Stored dataset items
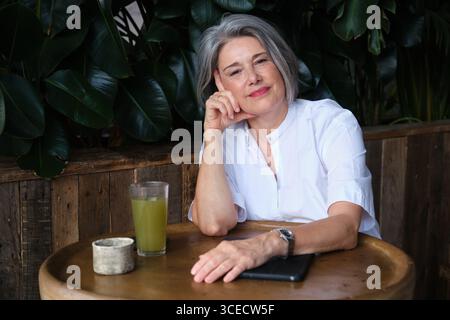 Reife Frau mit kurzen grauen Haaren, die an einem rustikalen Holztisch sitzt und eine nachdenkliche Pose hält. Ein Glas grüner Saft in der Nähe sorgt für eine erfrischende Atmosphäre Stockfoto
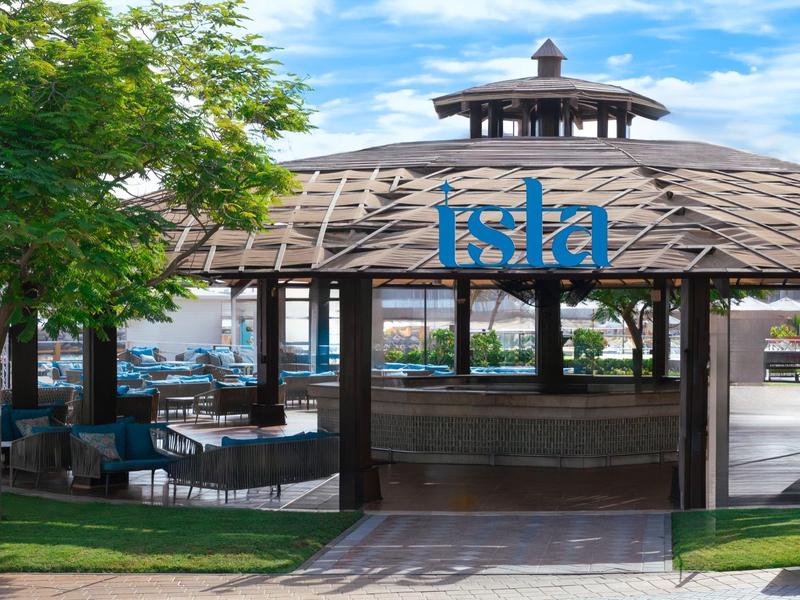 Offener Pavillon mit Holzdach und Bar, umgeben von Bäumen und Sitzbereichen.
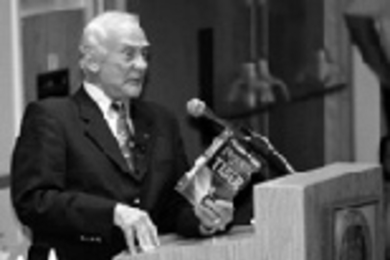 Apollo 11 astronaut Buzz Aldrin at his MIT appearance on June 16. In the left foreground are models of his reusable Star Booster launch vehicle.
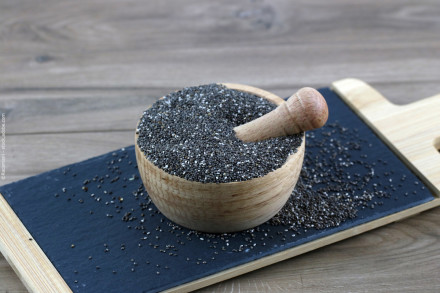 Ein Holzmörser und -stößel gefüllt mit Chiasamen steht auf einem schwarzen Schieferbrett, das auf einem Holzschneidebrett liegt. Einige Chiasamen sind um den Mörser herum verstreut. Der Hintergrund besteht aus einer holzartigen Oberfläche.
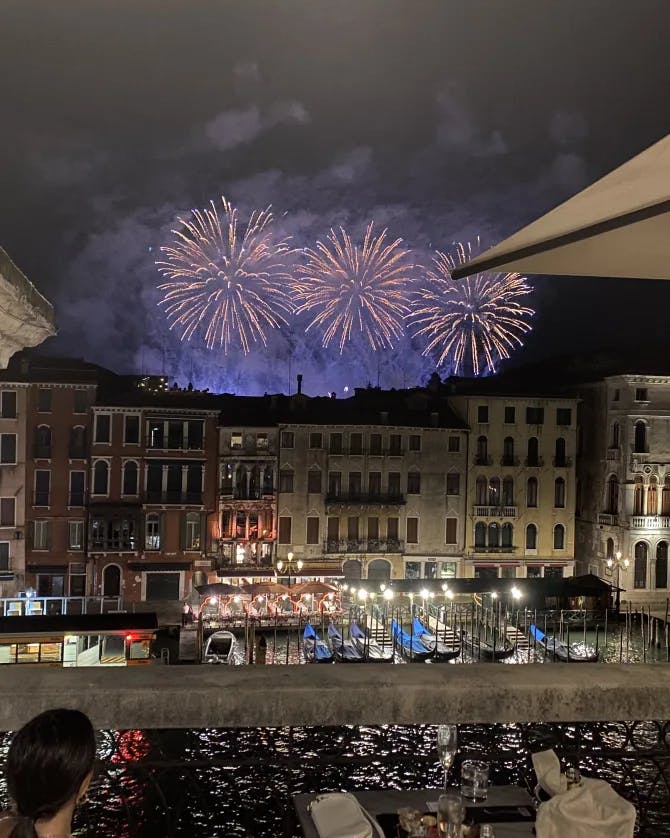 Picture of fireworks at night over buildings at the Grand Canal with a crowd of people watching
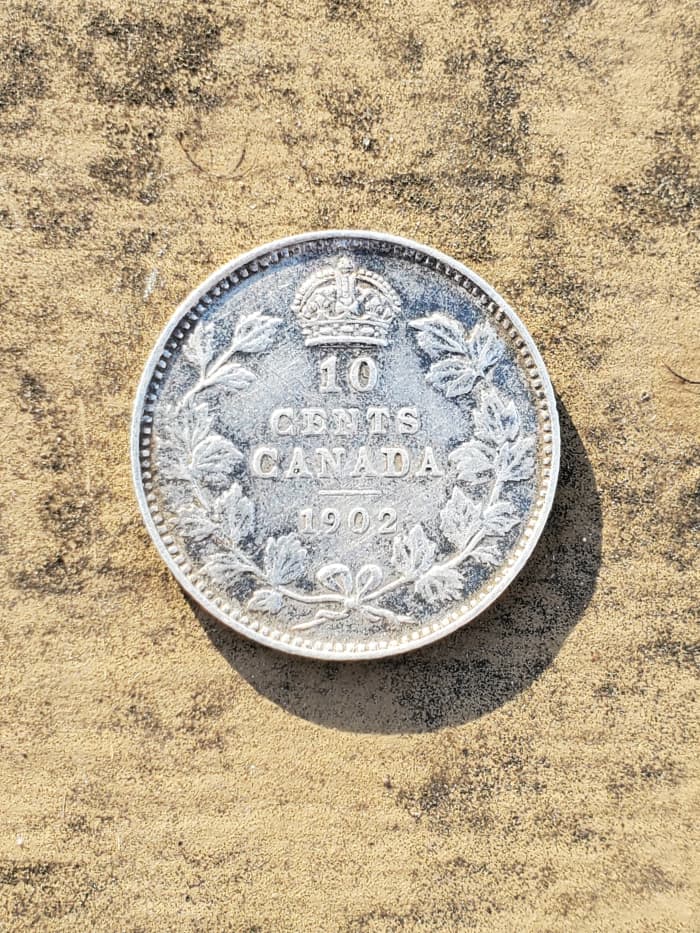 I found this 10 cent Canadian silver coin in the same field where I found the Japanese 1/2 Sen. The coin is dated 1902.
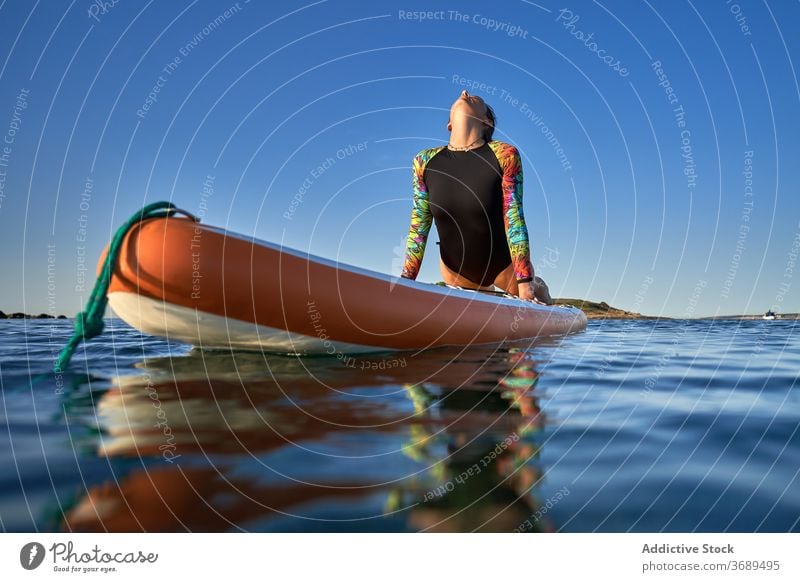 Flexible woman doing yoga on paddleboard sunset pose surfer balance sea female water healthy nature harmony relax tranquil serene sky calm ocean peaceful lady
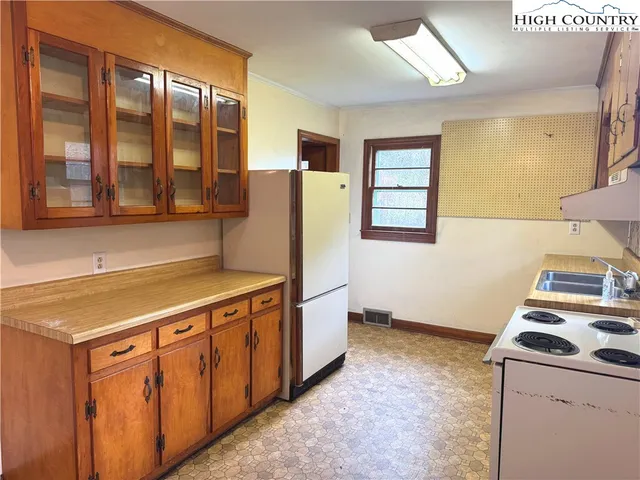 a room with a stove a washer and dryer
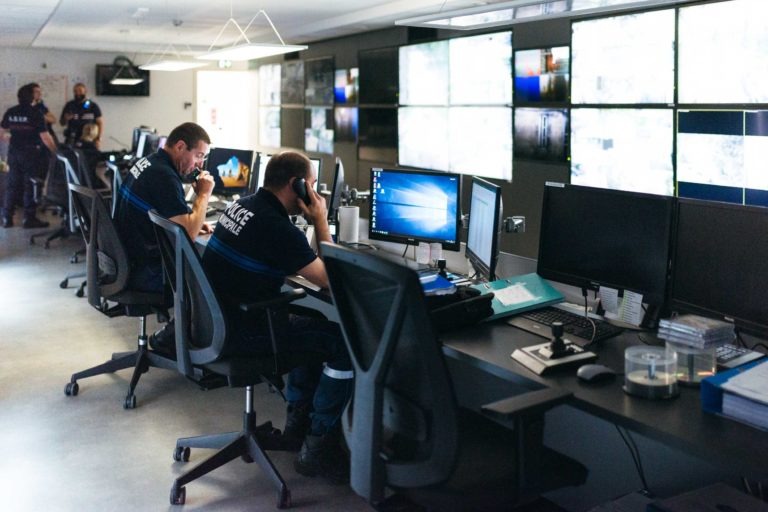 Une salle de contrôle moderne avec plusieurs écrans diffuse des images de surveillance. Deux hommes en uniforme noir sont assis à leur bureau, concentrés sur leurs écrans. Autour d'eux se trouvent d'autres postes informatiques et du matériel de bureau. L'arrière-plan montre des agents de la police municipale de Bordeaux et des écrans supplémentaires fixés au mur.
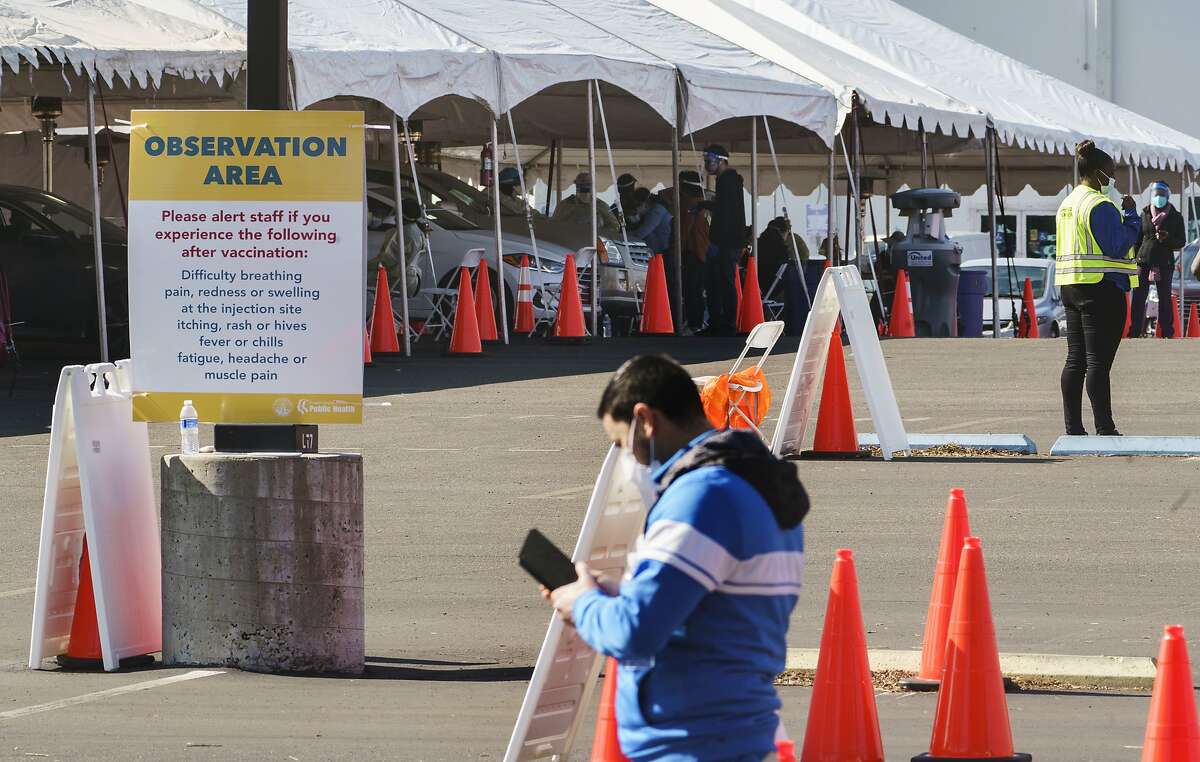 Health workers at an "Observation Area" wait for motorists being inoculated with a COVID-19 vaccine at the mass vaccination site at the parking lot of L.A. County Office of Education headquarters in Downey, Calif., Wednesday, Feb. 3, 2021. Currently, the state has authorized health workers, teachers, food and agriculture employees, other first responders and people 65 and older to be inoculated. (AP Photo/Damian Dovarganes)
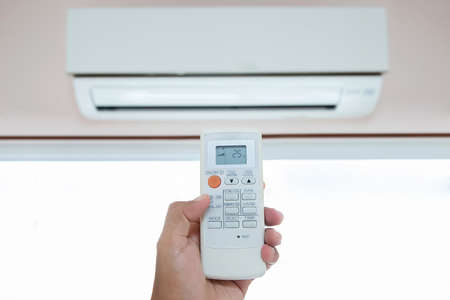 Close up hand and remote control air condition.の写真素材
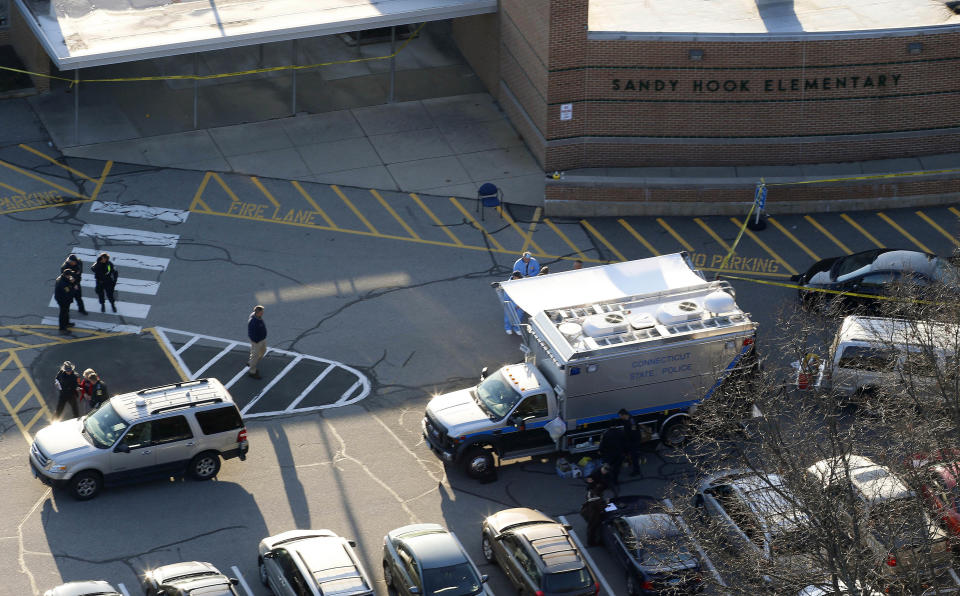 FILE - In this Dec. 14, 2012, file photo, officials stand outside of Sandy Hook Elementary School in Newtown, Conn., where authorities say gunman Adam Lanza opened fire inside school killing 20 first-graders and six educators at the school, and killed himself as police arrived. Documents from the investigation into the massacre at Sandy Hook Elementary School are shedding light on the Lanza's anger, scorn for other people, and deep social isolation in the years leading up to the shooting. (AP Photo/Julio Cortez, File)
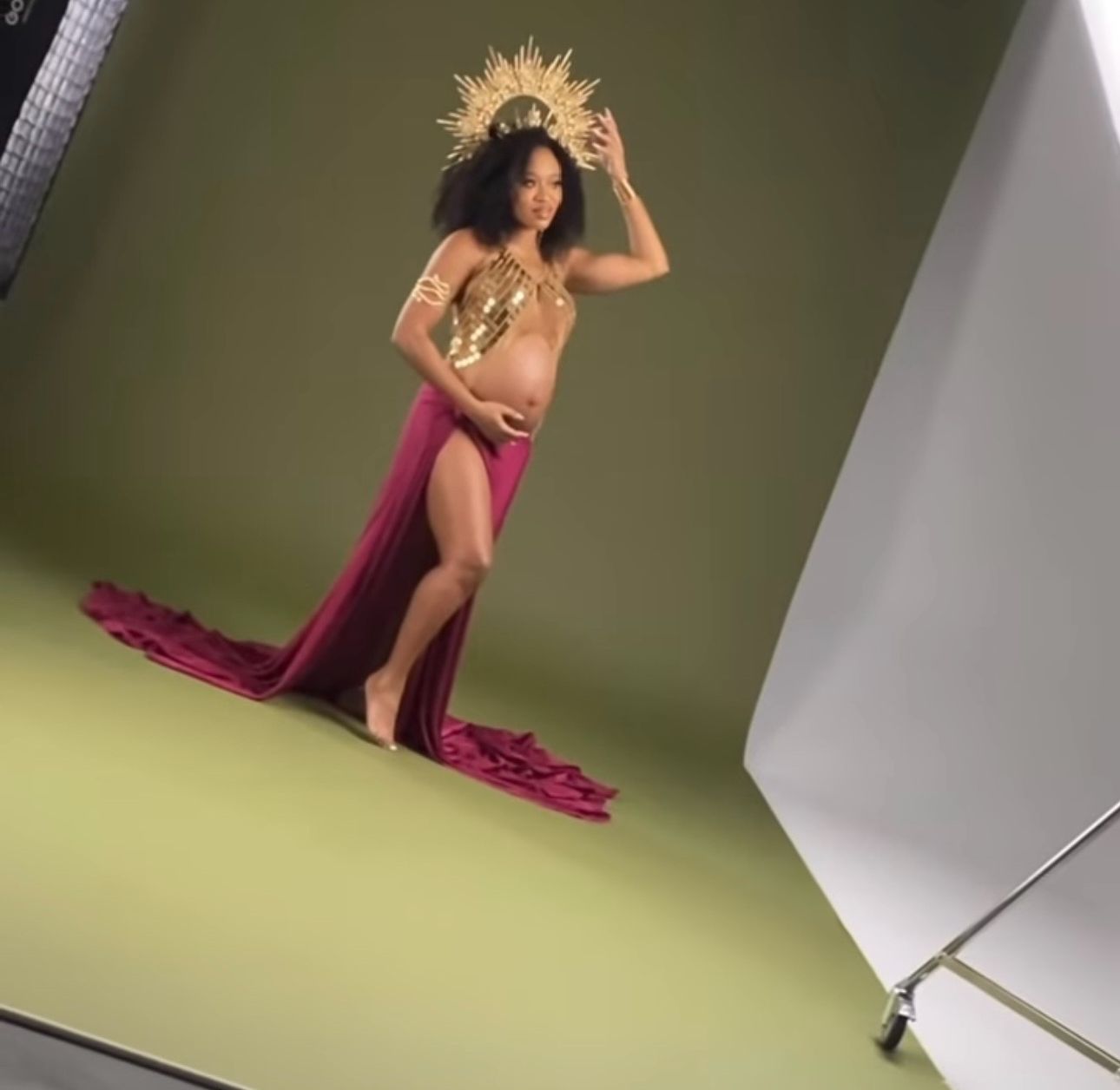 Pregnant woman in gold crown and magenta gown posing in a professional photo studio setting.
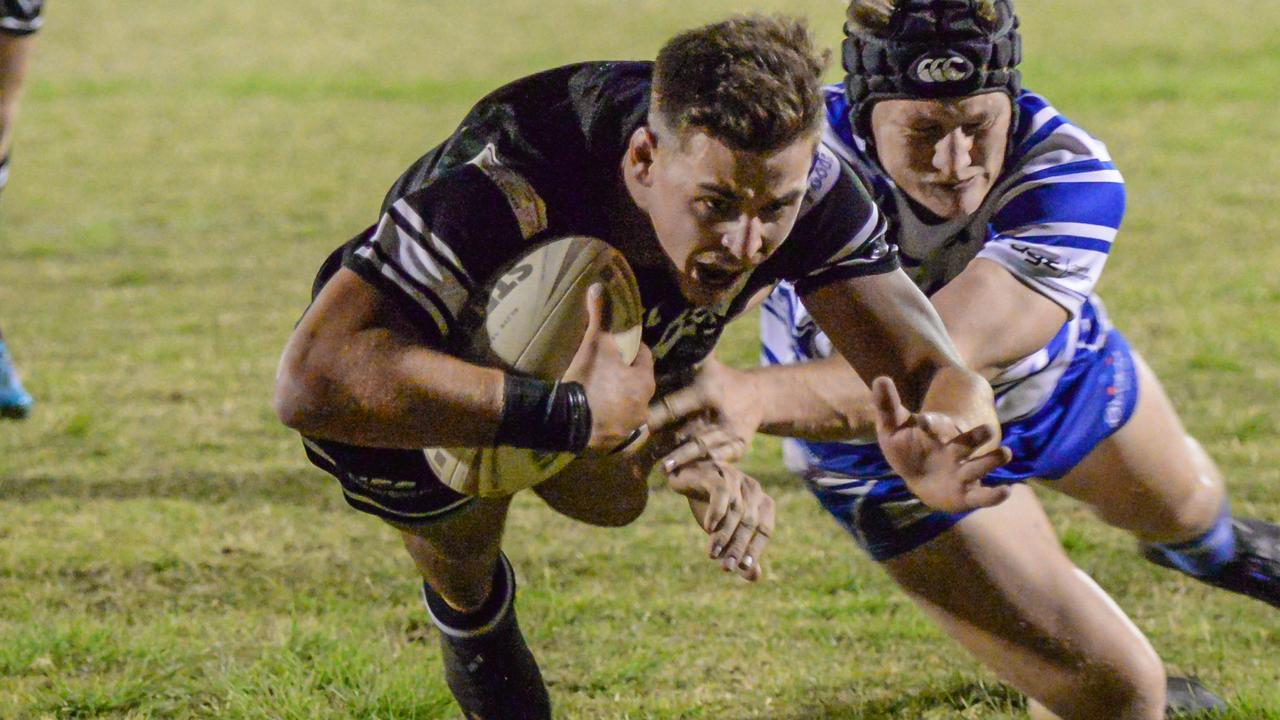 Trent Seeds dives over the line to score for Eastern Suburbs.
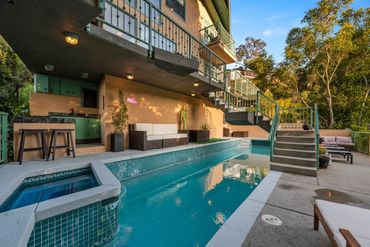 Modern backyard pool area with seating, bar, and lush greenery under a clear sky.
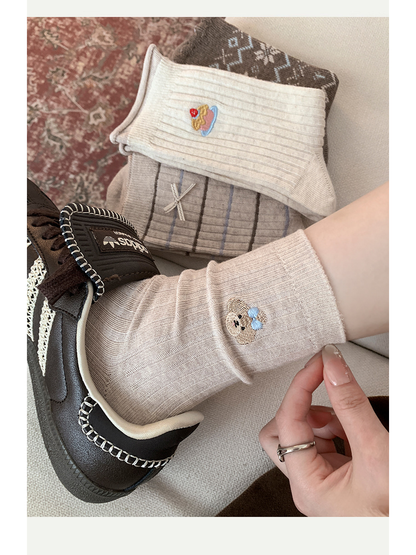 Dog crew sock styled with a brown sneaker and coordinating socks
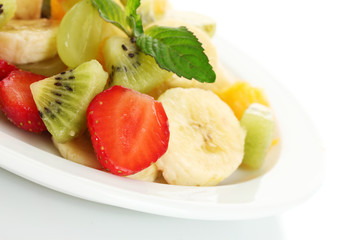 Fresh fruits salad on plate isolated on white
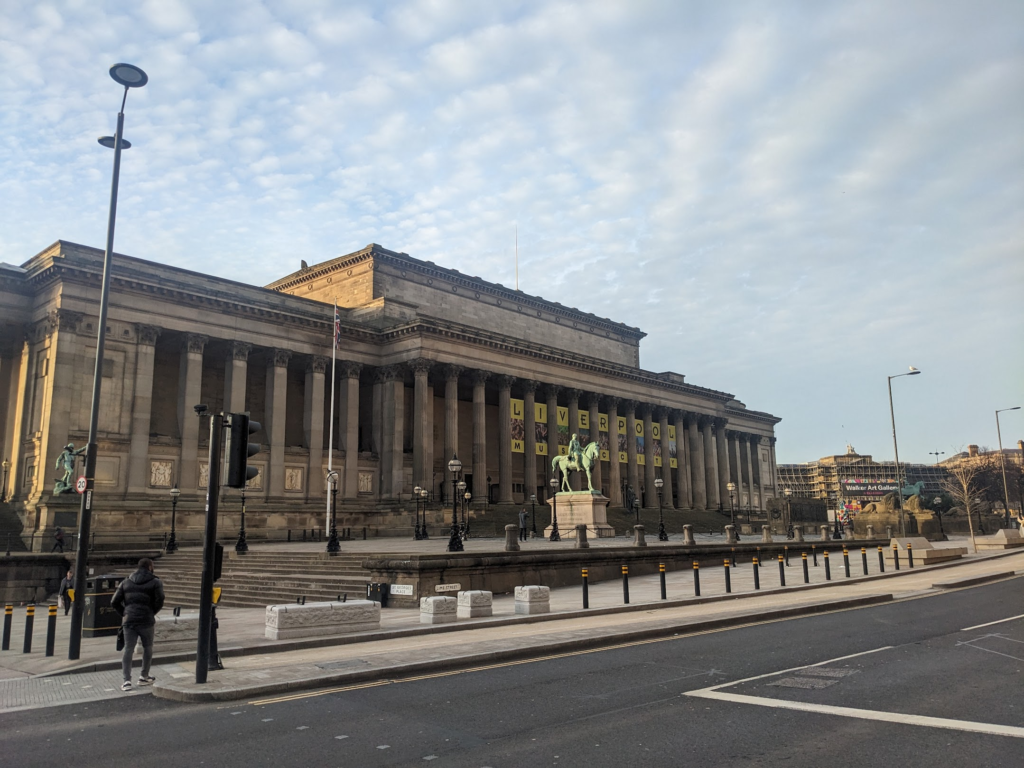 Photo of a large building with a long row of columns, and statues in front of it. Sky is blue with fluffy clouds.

_Work instruction_
Return every line of the records exactly as given, pictures excluded.

_Solution to this exercise_
 Reife Frau mit kurzen grauen Haaren, die an einem rustikalen Holztisch sitzt und eine nachdenkliche Pose hält. Ein Glas grüner Saft in der Nähe sorgt für eine erfrischende Atmosphäre Stockfoto
 Offener Pavillon mit Holzdach und Bar, umgeben von Bäumen und Sitzbereichen.
 Apollo 11 astronaut Buzz Aldrin at his MIT appearance on June 16. In the left foreground are models of his reusable Star Booster launch vehicle.
 Ein Holzmörser und -stößel gefüllt mit Chiasamen steht auf einem schwarzen Schieferbrett, das auf einem Holzschneidebrett liegt. Einige Chiasamen sind um den Mörser herum verstreut. Der Hintergrund besteht aus einer holzartigen Oberfläche.
 Picture of fireworks at night over buildings at the Grand Canal with a crowd of people watching
 I found this 10 cent Canadian silver coin in the same field where I found the Japanese 1/2 Sen. The coin is dated 1902.
 Flexible woman doing yoga on paddleboard sunset pose surfer balance sea female water healthy nature harmony relax tranquil serene sky calm ocean peaceful lady
 a room with a stove a washer and dryer
 Une salle de contrôle moderne avec plusieurs écrans diffuse des images de surveillance. Deux hommes en uniforme noir sont assis à leur bureau, concentrés sur leurs écrans. Autour d'eux se trouvent d'autres postes informatiques et du matériel de bureau. L'arrière-plan montre des agents de la police municipale de Bordeaux et des écrans supplémentaires fixés au mur.
 Health workers at an "Observation Area" wait for motorists being inoculated with a COVID-19 vaccine at the mass vaccination site at the parking lot of L.A. County Office of Education headquarters in Downey, Calif., Wednesday, Feb. 3, 2021. Currently, the state has authorized health workers, teachers, food and agriculture employees, other first responders and people 65 and older to be inoculated. (AP Photo/Damian Dovarganes)
 Close up hand and remote control air condition.の写真素材
 FILE - In this Dec. 14, 2012, file photo, officials stand outside of Sandy Hook Elementary School in Newtown, Conn., where authorities say gunman Adam Lanza opened fire inside school killing 20 first-graders and six educators at the school, and killed himself as police arrived. Documents from the investigation into the massacre at Sandy Hook Elementary School are shedding light on the Lanza's anger, scorn for other people, and deep social isolation in the years leading up to the shooting. (AP Photo/Julio Cortez, File)
 Pregnant woman in gold crown and magenta gown posing in a professional photo studio setting.
 Trent Seeds dives over the line to score for Eastern Suburbs.
 Modern backyard pool area with seating, bar, and lush greenery under a clear sky.
 Dog crew sock styled with a brown sneaker and coordinating socks
 Fresh fruits salad on plate isolated on white
 Photo of a large building with a long row of columns, and statues in front of it. Sky is blue with fluffy clouds.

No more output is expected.